Perplexités militaires
19 mars 2003
Comme les choses me semblent aller au rebours du
bon sens, je mets ici bien à plat la façon dont je me les représente.
Savoir interpréter l'attentat du 11
septembre 2001
Tout attentat est un message qui doit
être décodé. La plupart signifient ceci : "Voyez, je vous ai fait mal
mais je pourrais faire pire ; donnez-moi ce que je réclame" : ce qui
est réclamé, c'est de l'argent, la libération de certains prisonniers, des
armes etc. (Voir Dominique Lorentz, Une
guerre). D'autres signifient ceci : "Je vous fais la vie impossible,
partez !".
Aucune de ces deux interprétations ne peut convenir pour
l'attentat du 11 septembre 2001 : un maître chanteur ne monte pas
immédiatement aux extrêmes, et comment pourrait-on faire partir les Américains
d'Amérique ?
------------------------------------------------
À FAIRE:
**A)** Recopiez le passage du texte à examiner qui commence par « Savoir interpréter l'attentat » et continue jusqu'à « d'Amérique ? ».
**B)** Répondez à ces questions d'après le texte à examiner.
(i) Quelle date figure sous le titre ?
(ii) Quel livre est cité, et de qui ?
(iii) Que ne fait pas un maître chanteur, selon le texte ?
Le matériel provient d'une autre source que le texte à examiner.

INFORMATIONS AFFICHÉES:
------------------------------------------------
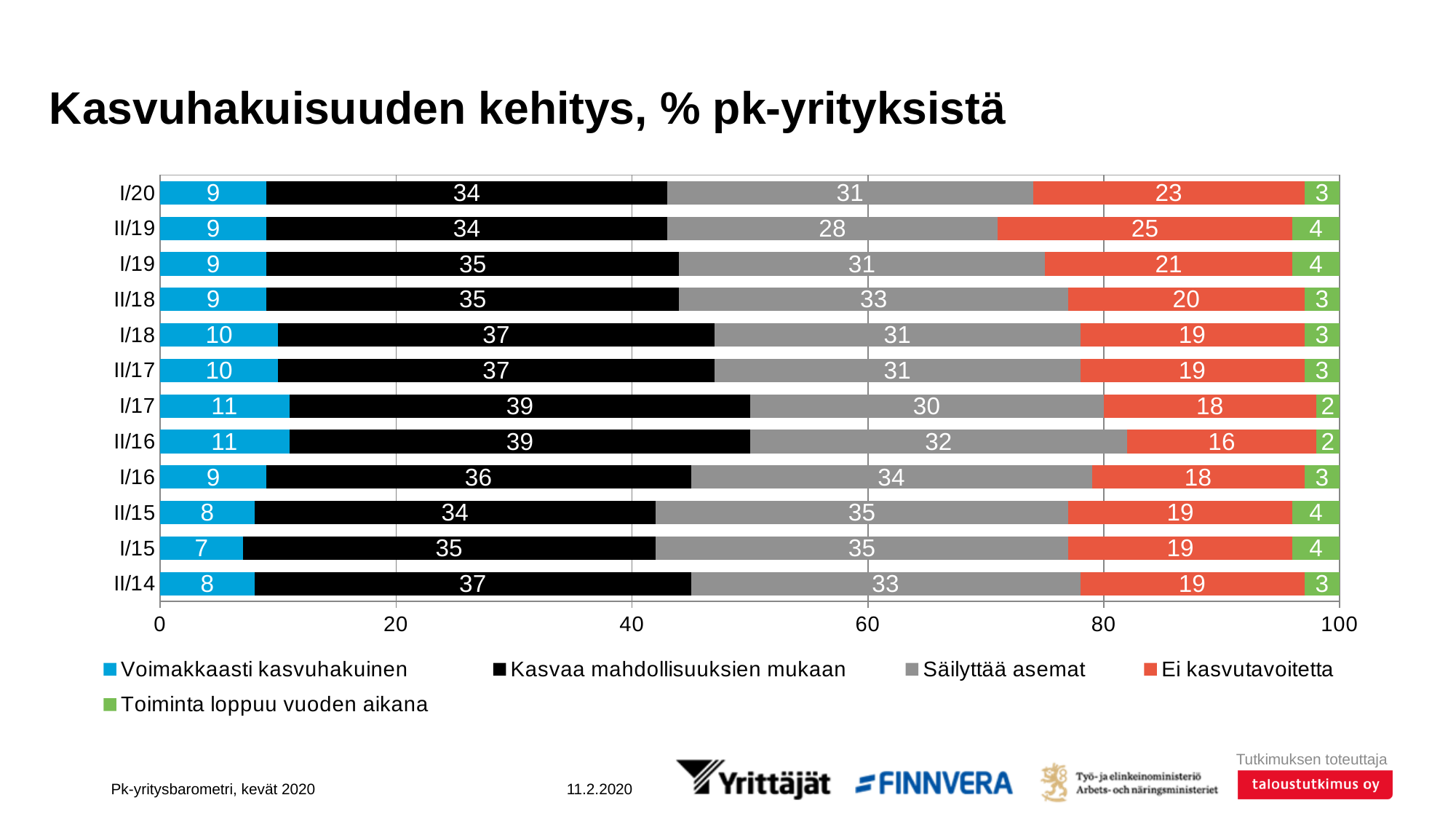
Which period has the highest value for Ei kasvutavoitetta? II/19 What is the title of the chart? Kasvuhakuisuuden kehitys, % pk-yrityksistä What is the difference between the Säilyttää asemat values for I/20 and II/19? 3 What kind of chart is shown on the slide? Stacked bar chart What is the value of Voimakkaasti kasvuhakuinen for I/17? 11 What is the value of Toiminta loppuu vuoden aikana for II/16? 2 Which period has the larger Kasvaa mahdollisuuksien mukaan value, I/17 or I/20? I/17 How many periods are shown on the chart? 12 Which period has the lowest value for Voimakkaasti kasvuhakuinen? I/15 What is the total of the stacked bar for I/20? 100 How many series does the legend list? 5 What is the value of Ei kasvutavoitetta for II/19? 25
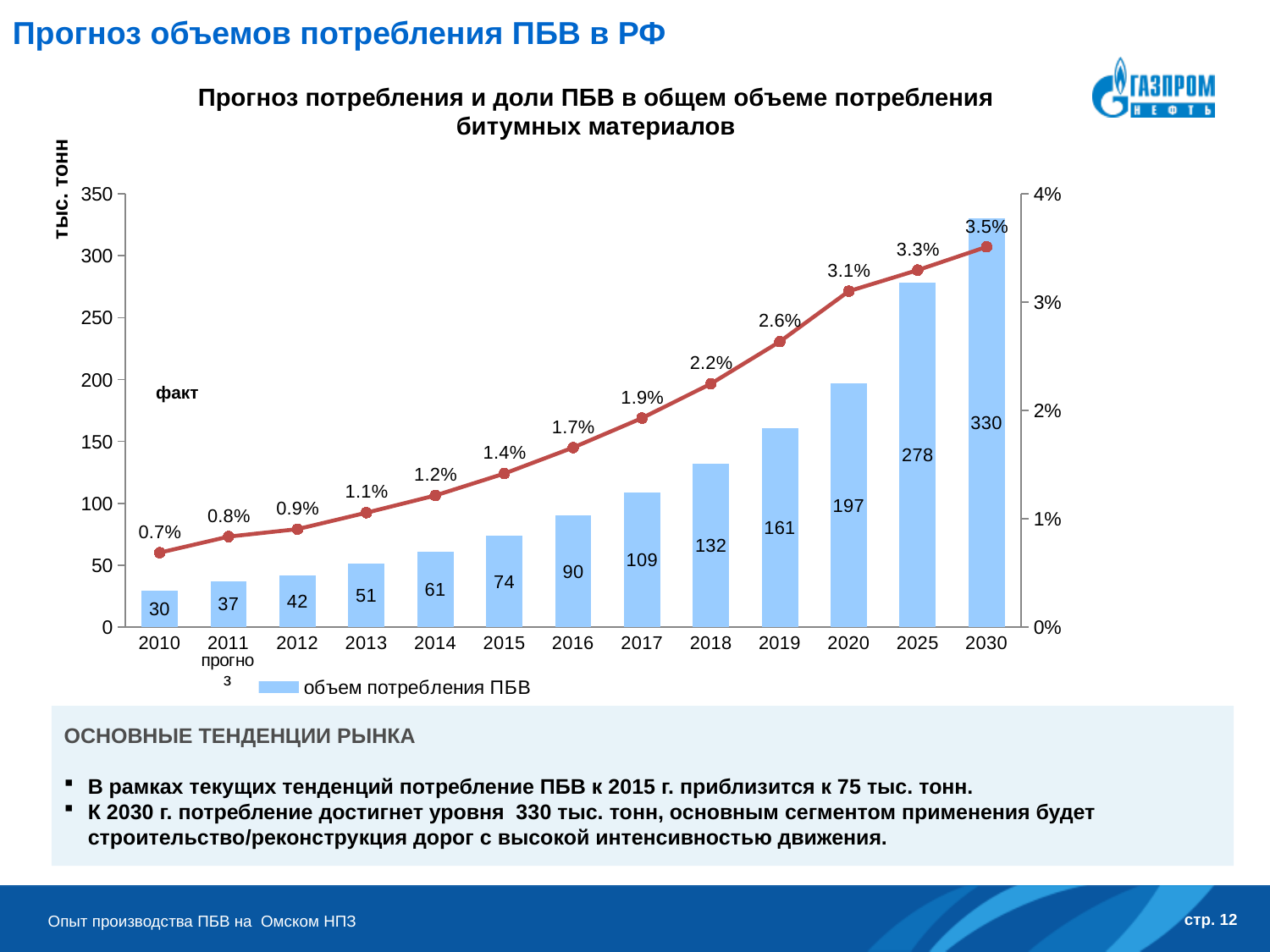
Which year has the highest PBV consumption volume? 2030 Do the consumption volumes rise or fall from 2010 to 2030? rise What is the consumption volume shown for 2025? 278 What is the difference in consumption volume between 2030 and 2020? 133 What is the PBV consumption volume (объем потребления ПБВ) for 2015? 74 Which year has the lowest PBV consumption volume? 2010 What kind of chart is used to show the consumption volume? bar chart How many years are shown on the x axis? 13 What share of total bitumen consumption does the line show for 2019? 2.6% What is the share value shown for 2010? 0.7% Which year has the larger consumption volume, 2017 or 2018? 2018 What is the unit label on the left vertical axis? тыс. тонн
------------------------------------------------
RÉPONSES PAR TÂCHE:
**A)**
Savoir interpréter l'attentat du 11
septembre 2001
Tout attentat est un message qui doit
être décodé. La plupart signifient ceci : "Voyez, je vous ai fait mal
mais je pourrais faire pire ; donnez-moi ce que je réclame" : ce qui
est réclamé, c'est de l'argent, la libération de certains prisonniers, des
armes etc. (Voir Dominique Lorentz, Une
guerre). D'autres signifient ceci : "Je vous fais la vie impossible,
partez !".
Aucune de ces deux interprétations ne peut convenir pour
l'attentat du 11 septembre 2001 : un maître chanteur ne monte pas
immédiatement aux extrêmes, et comment pourrait-on faire partir les Américains
d'Amérique ?

**B)**
(i) Le 19 mars 2003.
(ii) *Une guerre*, de Dominique Lorentz.
(iii) Il ne monte pas immédiatement aux extrêmes.